Suppose that we want to make use of such markers in a case when we have reason to believe that the length changes with on or two nucleotides over a single edge in a tree. We get an interesting tree reconstruction problem. Assume that we have k markers in a genome that we can study with good accuracy. The input is n vectors of k integers. Ideally, we would now compute the tree which minimizes the number of implied length changes on the edges. In this assignment, we look for a smaller problem and simple take the tree as fixed. How miuch length change does it imply?

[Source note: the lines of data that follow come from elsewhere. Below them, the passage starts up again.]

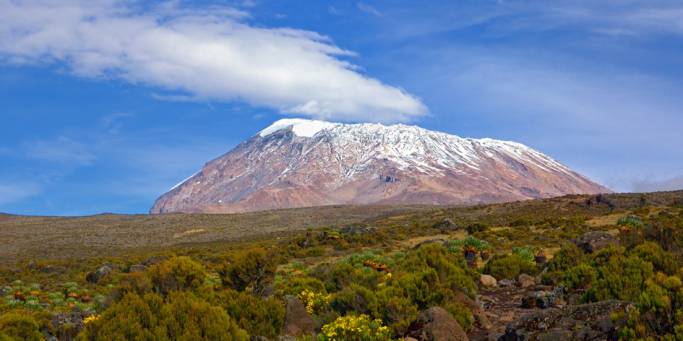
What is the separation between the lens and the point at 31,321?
12.3 metres

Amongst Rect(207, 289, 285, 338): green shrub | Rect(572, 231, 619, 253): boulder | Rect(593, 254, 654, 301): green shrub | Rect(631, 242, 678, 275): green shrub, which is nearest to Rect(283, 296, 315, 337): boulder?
Rect(207, 289, 285, 338): green shrub

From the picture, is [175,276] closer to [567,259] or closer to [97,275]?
[567,259]

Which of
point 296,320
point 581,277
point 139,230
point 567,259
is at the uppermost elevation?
point 139,230

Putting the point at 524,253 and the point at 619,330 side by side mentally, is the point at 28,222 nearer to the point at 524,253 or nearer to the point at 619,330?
the point at 524,253

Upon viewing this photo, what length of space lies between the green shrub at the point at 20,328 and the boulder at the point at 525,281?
11.9 m

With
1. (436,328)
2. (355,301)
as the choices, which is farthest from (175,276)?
(436,328)

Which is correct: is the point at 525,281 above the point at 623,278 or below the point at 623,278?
below

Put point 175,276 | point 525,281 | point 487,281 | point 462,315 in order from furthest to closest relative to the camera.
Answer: point 487,281 → point 525,281 → point 175,276 → point 462,315

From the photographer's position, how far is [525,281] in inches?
633

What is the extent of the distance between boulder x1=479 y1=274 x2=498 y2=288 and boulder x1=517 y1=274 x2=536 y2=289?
70cm

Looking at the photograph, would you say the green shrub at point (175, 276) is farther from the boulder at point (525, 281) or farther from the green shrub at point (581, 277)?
the green shrub at point (581, 277)

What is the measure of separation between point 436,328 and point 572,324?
229 centimetres

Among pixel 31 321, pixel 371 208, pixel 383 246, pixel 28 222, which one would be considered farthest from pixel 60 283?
pixel 371 208

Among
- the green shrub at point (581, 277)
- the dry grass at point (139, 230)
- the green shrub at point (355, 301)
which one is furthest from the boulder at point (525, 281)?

Adapt the algorithm by Fitch (page 176 in the book) for computing the minimum number of length changes given by k markers in a tree T. Notice the instead of having vectors of characers as input, you will work with vectors of integers. Alg: 100
The Andrea Rizzi assignment
Andrea raised the question in class whether we actually need aligned sequences to estimate distances. The answer is no, we do not need to align sequences before estimating pairwise distances. Both the alignment and the distance can be seen as an unknown parameter, and we can adapt an alignment algorithm to find the distance.

Chapter 4 of the course book shows how to use HMM:s as models for sequences, and in 4.1 they give a Viterbi algorithm for computing the most probable alignment in a model where
- δ is probability of an insertion/deletion,
- ε is probability of gap elongation,
- τ is a termination probability (not very interesting),
- q_a is the probability of observing residue a, and
- p_a,b is the probability of an aligned pair (a,b) in the alignment.
The pair probability can be factored into the probability of observing one residue, a, times the probability of evolving into another residue in a certain time span t, which we therefore can write as p_a,b=q_a×Pr(a → b | t). Under Kimura's 2-parameter model,

Pr(a → b | t)=u_t for transitions,
Pr(a → b | t)=s_t for transversions, and
Pr(a → b | t)=r_t for conserved positions,
using the book's notation (see page 197).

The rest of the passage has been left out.